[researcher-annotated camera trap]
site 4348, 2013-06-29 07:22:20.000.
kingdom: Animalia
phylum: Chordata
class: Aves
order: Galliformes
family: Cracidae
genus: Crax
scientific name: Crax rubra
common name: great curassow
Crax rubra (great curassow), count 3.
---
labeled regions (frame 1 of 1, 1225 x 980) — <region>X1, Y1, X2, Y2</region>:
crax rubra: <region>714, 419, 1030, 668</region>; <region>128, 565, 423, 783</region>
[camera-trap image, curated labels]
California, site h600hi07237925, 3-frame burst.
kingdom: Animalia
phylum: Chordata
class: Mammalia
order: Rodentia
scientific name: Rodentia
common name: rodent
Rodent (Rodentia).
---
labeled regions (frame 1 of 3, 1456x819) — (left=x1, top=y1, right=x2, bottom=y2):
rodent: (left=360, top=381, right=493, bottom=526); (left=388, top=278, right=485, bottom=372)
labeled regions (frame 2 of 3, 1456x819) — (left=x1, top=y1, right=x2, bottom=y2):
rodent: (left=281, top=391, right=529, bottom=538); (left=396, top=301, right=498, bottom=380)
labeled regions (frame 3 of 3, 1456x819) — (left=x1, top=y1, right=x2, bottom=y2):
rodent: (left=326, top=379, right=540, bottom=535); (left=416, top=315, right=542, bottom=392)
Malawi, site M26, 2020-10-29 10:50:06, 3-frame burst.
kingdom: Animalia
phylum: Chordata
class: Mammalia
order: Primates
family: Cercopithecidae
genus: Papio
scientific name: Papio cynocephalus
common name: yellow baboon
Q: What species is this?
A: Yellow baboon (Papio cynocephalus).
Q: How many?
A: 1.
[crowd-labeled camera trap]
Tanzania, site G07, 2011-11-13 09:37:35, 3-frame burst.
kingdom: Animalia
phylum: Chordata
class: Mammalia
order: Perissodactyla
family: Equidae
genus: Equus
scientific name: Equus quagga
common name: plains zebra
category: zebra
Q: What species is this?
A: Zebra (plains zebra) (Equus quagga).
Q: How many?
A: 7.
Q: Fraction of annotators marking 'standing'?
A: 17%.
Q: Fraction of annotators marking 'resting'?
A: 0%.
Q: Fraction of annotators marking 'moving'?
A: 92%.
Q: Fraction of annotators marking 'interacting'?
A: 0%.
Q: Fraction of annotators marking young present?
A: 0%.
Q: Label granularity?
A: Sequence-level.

# Exercise prompt:
Collect from the data above every line that includes "marking".

# Finished task:
Q: Fraction of annotators marking 'standing'?
Q: Fraction of annotators marking 'resting'?
Q: Fraction of annotators marking 'moving'?
Q: Fraction of annotators marking 'interacting'?
Q: Fraction of annotators marking young present?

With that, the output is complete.